== EXERCISE ==
Copy every entry below word for word, leaving out the pictures.

== RECORDS FOR THIS EXERCISE ==
▬▬▬▬▬▬
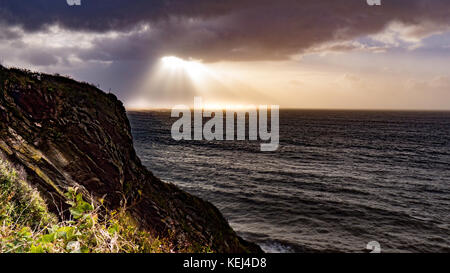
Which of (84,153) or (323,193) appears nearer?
(84,153)

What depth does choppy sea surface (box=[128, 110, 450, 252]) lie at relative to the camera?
25641 millimetres

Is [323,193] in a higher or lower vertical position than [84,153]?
lower

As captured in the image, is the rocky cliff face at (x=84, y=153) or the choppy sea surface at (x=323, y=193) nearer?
the rocky cliff face at (x=84, y=153)

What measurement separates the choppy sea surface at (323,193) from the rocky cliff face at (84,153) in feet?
41.3

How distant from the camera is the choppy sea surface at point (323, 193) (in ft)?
84.1

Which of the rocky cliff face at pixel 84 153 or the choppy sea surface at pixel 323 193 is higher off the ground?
the rocky cliff face at pixel 84 153

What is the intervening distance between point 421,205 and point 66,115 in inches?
1601

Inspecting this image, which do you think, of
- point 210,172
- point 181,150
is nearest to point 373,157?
point 210,172

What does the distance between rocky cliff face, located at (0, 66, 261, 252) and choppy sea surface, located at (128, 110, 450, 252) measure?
41.3ft

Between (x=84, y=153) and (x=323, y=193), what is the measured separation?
111ft

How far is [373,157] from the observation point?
203 ft

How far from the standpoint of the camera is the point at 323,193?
121 feet

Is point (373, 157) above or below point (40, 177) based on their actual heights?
below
▬▬▬▬▬▬
== RESPONSE TO THIS TASK ==
Which of (84,153) or (323,193) appears nearer?
(84,153)

What depth does choppy sea surface (box=[128, 110, 450, 252]) lie at relative to the camera?
25641 millimetres

Is [323,193] in a higher or lower vertical position than [84,153]?
lower

As captured in the image, is the rocky cliff face at (x=84, y=153) or the choppy sea surface at (x=323, y=193) nearer?
the rocky cliff face at (x=84, y=153)

What measurement separates the choppy sea surface at (323,193) from the rocky cliff face at (84,153) in feet?
41.3

How distant from the camera is the choppy sea surface at point (323, 193) (in ft)?
84.1

Which of the rocky cliff face at pixel 84 153 or the choppy sea surface at pixel 323 193 is higher off the ground?
the rocky cliff face at pixel 84 153

What is the intervening distance between point 421,205 and point 66,115 in inches?
1601

Inspecting this image, which do you think, of
- point 210,172
- point 181,150
is nearest to point 373,157?
point 210,172

What does the distance between rocky cliff face, located at (0, 66, 261, 252) and choppy sea surface, located at (128, 110, 450, 252) measure?
41.3ft

Between (x=84, y=153) and (x=323, y=193), what is the measured separation?
111ft

How far is [373,157] from the observation point?
203 ft

How far from the standpoint of the camera is the point at 323,193?
121 feet

Is point (373, 157) above or below point (40, 177) based on their actual heights?
below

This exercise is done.